-- The request --
Write out the listing as a numbered list, leaving out blank lines, starting at the line containing "At what distance" and ending at the end of the listing.

-- Records for the task --

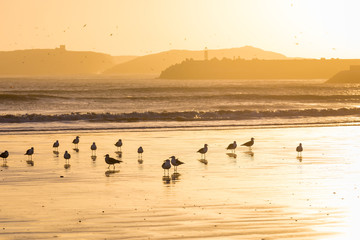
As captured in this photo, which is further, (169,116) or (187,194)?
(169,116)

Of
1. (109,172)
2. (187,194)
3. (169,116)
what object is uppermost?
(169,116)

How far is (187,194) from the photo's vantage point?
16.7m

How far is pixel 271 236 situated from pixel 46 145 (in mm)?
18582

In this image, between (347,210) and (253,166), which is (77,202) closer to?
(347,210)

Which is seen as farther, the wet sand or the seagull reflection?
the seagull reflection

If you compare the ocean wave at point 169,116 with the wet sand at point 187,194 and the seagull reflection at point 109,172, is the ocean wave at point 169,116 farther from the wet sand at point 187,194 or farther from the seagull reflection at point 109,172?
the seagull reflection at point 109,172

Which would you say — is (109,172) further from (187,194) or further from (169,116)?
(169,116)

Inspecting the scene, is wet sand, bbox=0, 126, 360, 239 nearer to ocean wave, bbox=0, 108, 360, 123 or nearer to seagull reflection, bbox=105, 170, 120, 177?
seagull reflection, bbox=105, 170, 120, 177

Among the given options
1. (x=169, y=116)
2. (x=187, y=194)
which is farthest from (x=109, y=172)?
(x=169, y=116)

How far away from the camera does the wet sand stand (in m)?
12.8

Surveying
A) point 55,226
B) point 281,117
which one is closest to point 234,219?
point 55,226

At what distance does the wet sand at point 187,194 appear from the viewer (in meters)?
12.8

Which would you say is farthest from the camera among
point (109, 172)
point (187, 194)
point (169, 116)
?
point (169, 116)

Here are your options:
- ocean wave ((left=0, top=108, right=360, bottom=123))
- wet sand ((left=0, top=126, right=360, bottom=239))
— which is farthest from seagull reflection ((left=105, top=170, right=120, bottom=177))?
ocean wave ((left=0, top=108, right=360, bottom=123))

-- Answer for the task --
1. At what distance does the wet sand at point 187,194 appear from the viewer (in meters)?
2. 12.8
3. Which would you say is farthest from the camera among
4. point (109, 172)
5. point (187, 194)
6. point (169, 116)
7. ?
8. point (169, 116)
9. Here are your options:
10. - ocean wave ((left=0, top=108, right=360, bottom=123))
11. - wet sand ((left=0, top=126, right=360, bottom=239))
12. — which is farthest from seagull reflection ((left=105, top=170, right=120, bottom=177))?
13. ocean wave ((left=0, top=108, right=360, bottom=123))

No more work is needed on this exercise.